Hold on tight as you are approaching the year 2018. According to Gartner, artificial intelligence, immersive experiences, digital twins, event-thinking and continuous adaptive security create a foundation for the next generation of digital business models and ecosystems. Here, three top strategic technology trends for 2018 are formulated.

Trend #1: Artificial Intelligence (AI)
How AI is seeping into virtually every technology and with a defined, well-scoped focus can allow more dynamic, flexible and potentially autonomous systems. The ability to use AI to enhance decision making, reinvent business models and ecosystems, and remake the customer experience will drive the payoff for digital initiatives through 2025. Given the steady increase in inquiry calls, it’s clear that interest is growing. A recent Gartner survey showed that 59% of organizations are still gathering information to build their AI strategies, while the remainders have already made progress in piloting or adopting AI solutions.
Although using AI correctly will result in a big digital business payoff, the promise (and pitfalls) of general AI where systems magically perform any intellectual task that a human can do and dynamically learn much as humans do is speculative at best. Narrow AI, consisting of highly scoped machine-learning solutions that target a specific task (such as understanding language or driving a vehicle in a controlled environment) with algorithms chosen that are optimized for that task, is where the action is today.
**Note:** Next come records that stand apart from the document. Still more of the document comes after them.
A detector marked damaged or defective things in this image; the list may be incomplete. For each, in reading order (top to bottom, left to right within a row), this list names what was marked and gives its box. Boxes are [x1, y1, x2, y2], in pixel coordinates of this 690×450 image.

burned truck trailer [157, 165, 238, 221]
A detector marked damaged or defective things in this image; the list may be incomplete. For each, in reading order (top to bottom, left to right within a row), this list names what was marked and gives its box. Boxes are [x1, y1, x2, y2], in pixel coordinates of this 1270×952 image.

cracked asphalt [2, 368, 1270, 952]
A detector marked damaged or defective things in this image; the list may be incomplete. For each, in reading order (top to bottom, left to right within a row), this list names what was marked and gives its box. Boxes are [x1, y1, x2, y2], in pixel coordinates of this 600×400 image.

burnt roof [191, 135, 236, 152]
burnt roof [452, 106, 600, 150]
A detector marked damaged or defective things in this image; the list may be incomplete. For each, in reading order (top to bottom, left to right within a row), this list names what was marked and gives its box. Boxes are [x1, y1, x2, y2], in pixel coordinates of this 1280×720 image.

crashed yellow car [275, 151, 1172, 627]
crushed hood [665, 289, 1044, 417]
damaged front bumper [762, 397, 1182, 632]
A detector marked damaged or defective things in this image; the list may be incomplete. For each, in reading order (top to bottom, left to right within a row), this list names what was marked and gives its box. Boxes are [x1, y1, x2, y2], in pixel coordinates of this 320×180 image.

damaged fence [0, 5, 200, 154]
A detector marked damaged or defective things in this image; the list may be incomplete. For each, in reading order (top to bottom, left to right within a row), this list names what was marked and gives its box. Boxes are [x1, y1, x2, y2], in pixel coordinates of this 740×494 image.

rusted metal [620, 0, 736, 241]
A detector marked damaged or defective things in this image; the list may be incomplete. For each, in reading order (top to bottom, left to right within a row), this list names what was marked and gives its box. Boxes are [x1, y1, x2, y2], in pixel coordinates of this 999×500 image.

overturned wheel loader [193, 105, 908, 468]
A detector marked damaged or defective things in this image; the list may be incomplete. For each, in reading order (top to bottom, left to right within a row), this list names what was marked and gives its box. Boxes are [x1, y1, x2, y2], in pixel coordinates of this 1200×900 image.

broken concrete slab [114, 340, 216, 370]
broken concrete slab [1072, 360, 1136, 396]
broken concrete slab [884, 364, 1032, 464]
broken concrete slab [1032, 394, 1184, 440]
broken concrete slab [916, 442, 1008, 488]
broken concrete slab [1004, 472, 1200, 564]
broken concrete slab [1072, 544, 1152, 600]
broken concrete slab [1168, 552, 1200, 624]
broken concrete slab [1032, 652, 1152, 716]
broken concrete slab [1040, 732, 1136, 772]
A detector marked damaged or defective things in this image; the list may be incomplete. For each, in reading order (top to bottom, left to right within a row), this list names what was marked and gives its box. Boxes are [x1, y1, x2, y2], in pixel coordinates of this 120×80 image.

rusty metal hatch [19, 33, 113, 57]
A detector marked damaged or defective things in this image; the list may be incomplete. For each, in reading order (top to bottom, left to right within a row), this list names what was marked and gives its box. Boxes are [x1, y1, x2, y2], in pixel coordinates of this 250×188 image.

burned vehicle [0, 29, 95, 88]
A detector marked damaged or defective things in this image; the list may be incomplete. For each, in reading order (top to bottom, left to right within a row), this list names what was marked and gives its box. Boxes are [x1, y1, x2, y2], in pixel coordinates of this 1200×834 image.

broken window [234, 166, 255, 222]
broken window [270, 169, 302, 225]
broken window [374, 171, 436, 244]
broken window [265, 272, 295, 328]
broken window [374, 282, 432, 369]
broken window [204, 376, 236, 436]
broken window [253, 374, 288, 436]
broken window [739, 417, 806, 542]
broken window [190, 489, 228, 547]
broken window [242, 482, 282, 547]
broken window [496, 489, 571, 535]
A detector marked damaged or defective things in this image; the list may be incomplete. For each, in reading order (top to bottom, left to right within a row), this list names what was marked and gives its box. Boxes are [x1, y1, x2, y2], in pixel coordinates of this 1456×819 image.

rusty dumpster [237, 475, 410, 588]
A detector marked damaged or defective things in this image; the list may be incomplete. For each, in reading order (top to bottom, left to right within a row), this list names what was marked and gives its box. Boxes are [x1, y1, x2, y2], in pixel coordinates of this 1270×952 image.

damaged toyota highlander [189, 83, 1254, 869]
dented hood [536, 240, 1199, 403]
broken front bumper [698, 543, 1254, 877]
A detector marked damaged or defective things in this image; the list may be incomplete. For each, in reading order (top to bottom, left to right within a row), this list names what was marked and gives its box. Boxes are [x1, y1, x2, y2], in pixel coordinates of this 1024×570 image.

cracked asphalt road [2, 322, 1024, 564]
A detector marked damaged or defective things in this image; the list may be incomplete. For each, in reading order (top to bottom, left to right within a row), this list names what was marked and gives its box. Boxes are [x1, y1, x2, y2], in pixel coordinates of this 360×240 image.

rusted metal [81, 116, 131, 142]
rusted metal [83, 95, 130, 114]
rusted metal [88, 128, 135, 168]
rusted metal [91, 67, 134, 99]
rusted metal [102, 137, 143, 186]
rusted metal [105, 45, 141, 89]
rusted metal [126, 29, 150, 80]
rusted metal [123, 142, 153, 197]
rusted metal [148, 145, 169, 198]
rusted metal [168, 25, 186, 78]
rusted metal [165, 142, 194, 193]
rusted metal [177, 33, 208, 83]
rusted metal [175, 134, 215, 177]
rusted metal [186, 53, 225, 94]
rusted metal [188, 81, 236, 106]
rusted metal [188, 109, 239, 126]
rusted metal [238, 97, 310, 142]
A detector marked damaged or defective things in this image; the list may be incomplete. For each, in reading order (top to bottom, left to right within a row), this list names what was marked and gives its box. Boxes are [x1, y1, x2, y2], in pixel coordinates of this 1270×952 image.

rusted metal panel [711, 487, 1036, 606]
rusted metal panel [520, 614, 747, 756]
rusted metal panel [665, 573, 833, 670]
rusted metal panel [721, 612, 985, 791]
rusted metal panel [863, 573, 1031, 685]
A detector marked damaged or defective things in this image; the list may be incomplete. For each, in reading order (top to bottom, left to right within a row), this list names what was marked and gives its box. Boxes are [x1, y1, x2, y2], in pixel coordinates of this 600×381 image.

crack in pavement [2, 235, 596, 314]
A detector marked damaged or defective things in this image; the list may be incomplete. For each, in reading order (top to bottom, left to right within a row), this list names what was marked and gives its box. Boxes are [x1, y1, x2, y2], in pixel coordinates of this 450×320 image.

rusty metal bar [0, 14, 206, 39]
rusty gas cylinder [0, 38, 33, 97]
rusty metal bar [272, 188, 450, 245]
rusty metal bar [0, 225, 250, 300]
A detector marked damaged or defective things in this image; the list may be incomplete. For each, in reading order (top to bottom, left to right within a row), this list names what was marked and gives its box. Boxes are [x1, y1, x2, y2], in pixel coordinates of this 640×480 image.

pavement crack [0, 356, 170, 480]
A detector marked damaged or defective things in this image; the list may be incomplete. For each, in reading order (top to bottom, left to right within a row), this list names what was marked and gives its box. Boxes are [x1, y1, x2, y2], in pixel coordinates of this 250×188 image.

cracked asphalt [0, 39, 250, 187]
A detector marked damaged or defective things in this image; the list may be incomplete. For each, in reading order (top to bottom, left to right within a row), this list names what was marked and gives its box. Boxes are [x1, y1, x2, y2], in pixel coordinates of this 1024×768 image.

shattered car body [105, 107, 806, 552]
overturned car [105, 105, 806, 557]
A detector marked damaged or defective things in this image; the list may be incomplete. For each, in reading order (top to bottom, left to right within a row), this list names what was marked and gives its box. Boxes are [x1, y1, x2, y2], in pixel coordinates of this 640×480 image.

(Source: Deloitte Analysis)
Intelligent apps also create a new intelligent intermediary layer between people and systems and have the potential to transform the nature of work and the structure of the workplace, as seen in virtual customer assistants and enterprise advisors and assistants. As intelligent things proliferate, expect a shift from stand-alone intelligent things to a swarm of collaborative intelligent things. In this model, multiple devices will work together, either independently or with human input. The leading edge of this area is being used by the military, which is studying the use of drone swarms to attack or defend military targets. It’s evident in the consumer world in the opening example showcased at CES, the consumer electronics event.
Trend #2: Digital Twins
Augmented reality (AR), virtual reality (VR) and mixed reality are changing the way that people perceive and interact with the digital world. A digital twin is a digital representation of a real-world entity or system. In the context of IoT, digital twins are linked to real-world objects and offer information on the state of the counterparts, respond to changes, improve operations and add value. With an estimated 21 billion connected sensors and endpoints by 2020, digital twins will exist for billions of things in the near future. Digital twins offer help with asset management, but will eventually offer value in operational efficiency and insights into how products are used and how they can be improved.
(Source: Deloitte Analysis)
Trend #3: Mesh
Meshes are the connections between an expanding set of people, business, devices, content and services to deliver digital outcomes. Business events reflect the discovery of notable states or state changes, such as completion of a purchase order. Some business events or combinations of events constitute business moments — a detected situation that calls for some specific business action. The most consequential business moments are those that have implications for multiple parties, such as separate applications, lines of business or partners.

(Source: Cisco CloudLock)
Digital business, however, creates a complex, evolving security environment. The use of increasingly sophisticated tools increases the threat potential. Continuous adaptive risk and trust assessment (CARTA) allows for real-time, risk and trust-based decision making with adaptive responses to security-enable digital business. Traditional security techniques using ownership and control rather than trust will not work in the digital world. This requires embracing people-centric security and empowering developers to take responsibility for security measures.